-- Task prompt --
What is needed is an exact reproduction of the lines in the records below, starting at the line with "Snowpants. Warm and snuggly snowpants." and ending at the line with "Psicossomática de hipócrates", both included, and nothing else; pictures stay out.

-- Entries provided --
----

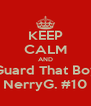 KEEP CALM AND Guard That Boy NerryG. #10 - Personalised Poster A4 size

----

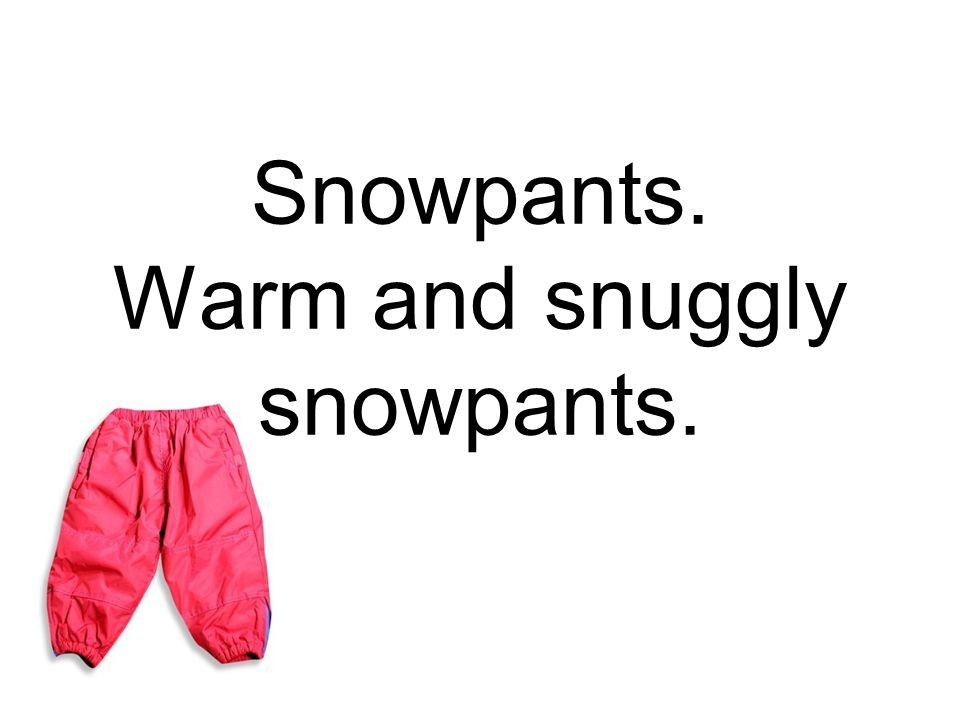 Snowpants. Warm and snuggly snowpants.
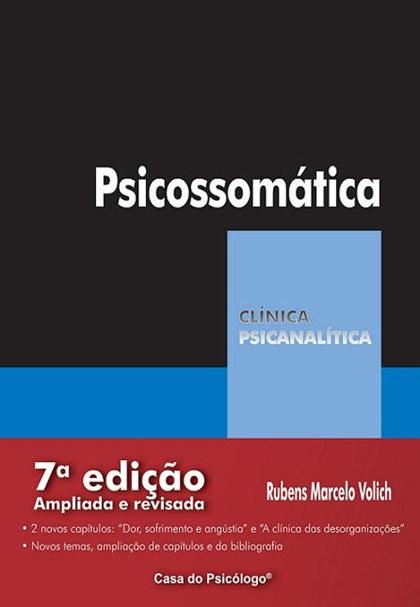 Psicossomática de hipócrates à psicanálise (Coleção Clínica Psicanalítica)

----

-- Solution to this problem --
 Snowpants. Warm and snuggly snowpants.
 Psicossomática de hipócrates à psicanálise (Coleção Clínica Psicanalítica)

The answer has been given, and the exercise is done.